## Excerpted text
These recordings span the period 1961-1977. It brings his music to folks that may never have experienced his presence at a hot bluegrass festival, as I had done in countless summers. Unfortunately it does not include a visual of him in action which was every bit as much of his performances as his exceptional music. This CD includes cuts by both The Country Gentlemen, and The Seldom Scene.

This is a CD that will please all listeners of music, and I have to admit, that I did shed a tear again realizing that an end of an era occurred with his death on December 10, 1996–just three monthes before that of Bill Monroe’s death on September 9, 1996. That was a bad period of time for me as it was for many. I alway knew Bill Monroe would not live forever as he was getting older, but, I never realized that John Duffey would also die. Bill Monroe lived a long full life, John Duffey’s life was cut short.

I was fortunate and blessed to have seen Monroe and Duffy share the stage on occasion, and witness that they both obviously had appreciated each other on their own merits.

All cuts here are excellent, but I especially enjoyed hearing “Girl from The North Country,” “I’m Working On A Road” and “The Young Fisherman,” a few tunes not often heard by me as some of the others.

## Task requirements
A) Please condense the CD review's paragraph beginning "These recordings span the period" into a shorter version that keeps its main facts.
B) Carry the CD review forward from its last sentence.
The listing after this comes from a separate source.

## Given information
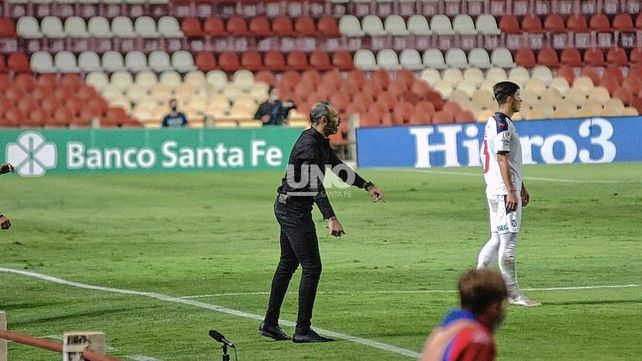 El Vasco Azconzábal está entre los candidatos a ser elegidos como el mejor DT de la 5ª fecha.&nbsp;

## Responses to the tasks
A) The CD collects recordings from 1961 to 1977, with cuts by both The Country Gentlemen and The Seldom Scene. It brings his music to people who never saw him at a bluegrass festival, as the reviewer did over many summers. It lacks any visual of him in action, which was as much a part of his performances as the music.

B)
Many today may not know that John was also an amazing luthier, coming from the period of 1950’s-1960’s, when independent instrument makers were not as common as they are today. He did his own repairs, designed and built a mandolin commonly called “the duck” as it had the body shape of what I believe looked like a mallard duck in flight.

His showmanship, picking and singing were unmatched. The funny thing is that nobody has tried to duplicate his style unlike that of other greats such as Bill Monroe–maybe because it took the real John Duffey to do John Duffey? He was the genuine article.

I wrote this soon after his death, and it was presented to his family and fans through my bluegrass loopl. A nephew of John’s said that he appreciated it. I want everybody to know that I really appreciated John Duffy.